TEXT PASSAGE —
○ ○ ○ ○ ○ ○ ○

A network of pipelines also passes through the region’s territory including export pipelines (Nord Stream).

The region has significant mineral resources and large deposits of raw materials for industrial use (sand and gravel materials, flux for the ferrous industry, peat, glass and mortar sands, loam and brick clays, sapropel, and mineral pigments). Over 700 deposits of over 25 kinds of minerals have been identified. Groundwater resources of industrial, potable, medicinal and balneological use are also very important.

The region’s key natural resource is its forests. They occupy 11.7 million ha, over 81% of the territory. The total standing volume of timber is 1.6 billion cu m, or 16.5% of timber volume in the Northwestern Federal District (which is comparable to the timber volume in Finland of 1.9 billion cu m), with 51% of coniferous forests. The timber volume to be safely logged (annual allowable cut) is 28.9 million cu m.

The region has considerable hunting resources, which include over 70 species of animals. The hunting area of over 14 million ha is the largest in the northwestern part of Russia.

○ ○ ○ ○ ○ ○ ○

DATA RECORDS —
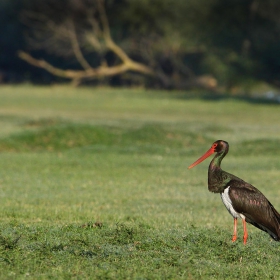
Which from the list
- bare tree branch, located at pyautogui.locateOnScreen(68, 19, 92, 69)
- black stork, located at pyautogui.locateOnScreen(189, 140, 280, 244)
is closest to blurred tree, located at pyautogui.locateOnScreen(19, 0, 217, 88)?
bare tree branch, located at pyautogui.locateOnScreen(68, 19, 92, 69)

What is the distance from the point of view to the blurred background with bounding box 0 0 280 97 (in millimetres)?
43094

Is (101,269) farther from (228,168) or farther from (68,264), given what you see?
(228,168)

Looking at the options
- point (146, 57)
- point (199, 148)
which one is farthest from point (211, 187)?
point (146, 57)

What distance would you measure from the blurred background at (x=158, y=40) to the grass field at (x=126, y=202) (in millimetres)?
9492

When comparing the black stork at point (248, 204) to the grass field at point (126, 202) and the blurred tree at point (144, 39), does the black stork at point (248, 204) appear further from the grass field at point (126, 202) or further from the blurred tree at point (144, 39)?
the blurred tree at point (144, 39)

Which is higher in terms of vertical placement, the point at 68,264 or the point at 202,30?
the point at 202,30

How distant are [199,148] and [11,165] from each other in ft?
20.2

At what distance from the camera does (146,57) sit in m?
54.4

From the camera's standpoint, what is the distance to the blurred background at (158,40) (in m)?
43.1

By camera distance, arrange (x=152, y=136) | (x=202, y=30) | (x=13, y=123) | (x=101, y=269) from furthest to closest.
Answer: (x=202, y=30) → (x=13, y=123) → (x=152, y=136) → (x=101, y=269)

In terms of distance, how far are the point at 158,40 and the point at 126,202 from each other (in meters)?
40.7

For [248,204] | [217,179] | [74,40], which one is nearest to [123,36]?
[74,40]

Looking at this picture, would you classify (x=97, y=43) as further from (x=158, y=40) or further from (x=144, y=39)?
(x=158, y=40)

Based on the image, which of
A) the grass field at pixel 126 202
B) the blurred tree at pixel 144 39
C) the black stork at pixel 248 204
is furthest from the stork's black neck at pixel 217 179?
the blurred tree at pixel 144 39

○ ○ ○ ○ ○ ○ ○

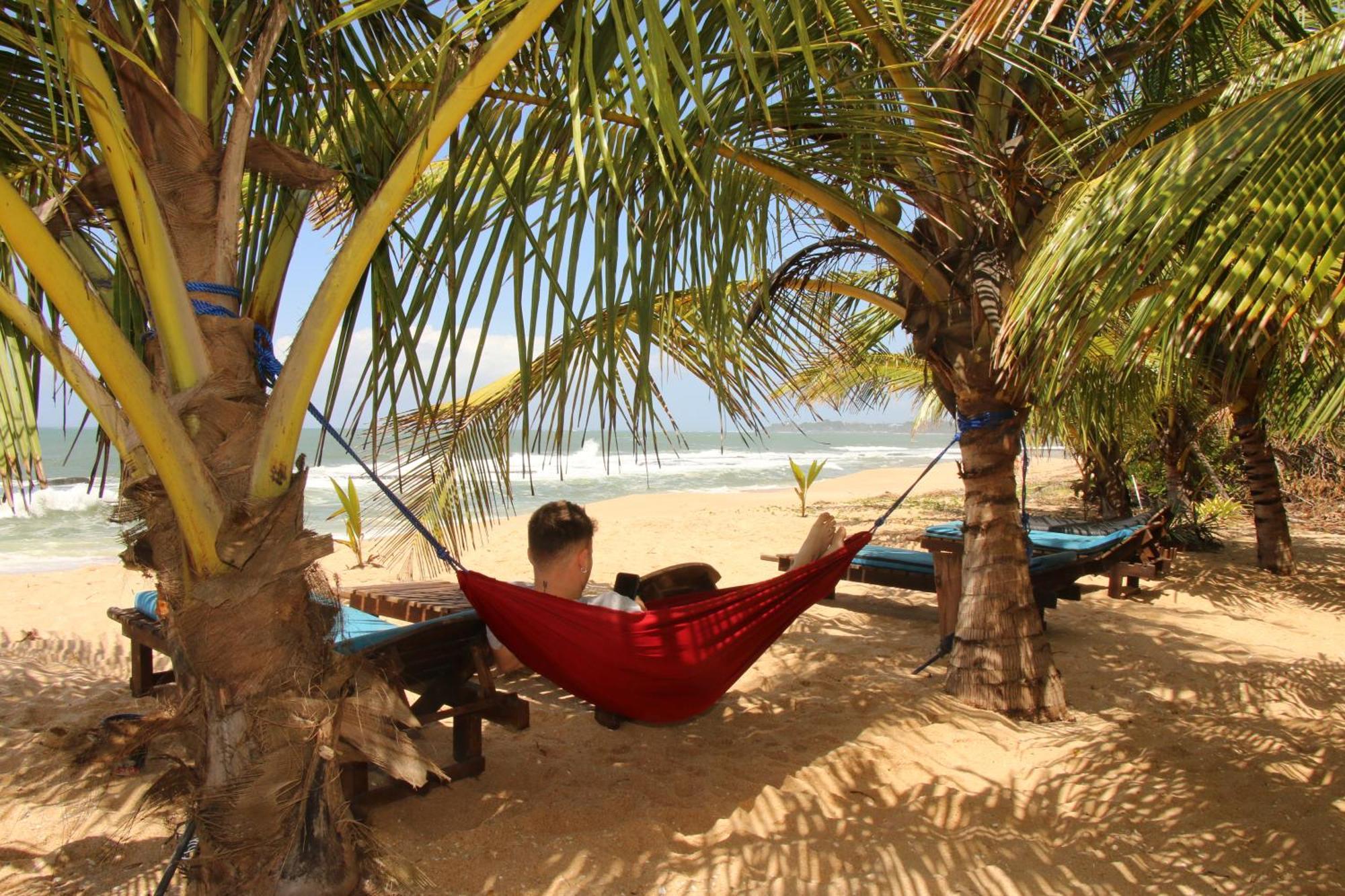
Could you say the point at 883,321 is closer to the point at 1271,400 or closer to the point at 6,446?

○ ○ ○ ○ ○ ○ ○

ASSIGNED TASK —
Can you copy out the passage above on the region's natural resources word for word, from "The region has considerable" to "in the northwestern part of Russia."?

TASK RESPONSE —
The region has considerable hunting resources, which include over 70 species of animals. The hunting area of over 14 million ha is the largest in the northwestern part of Russia.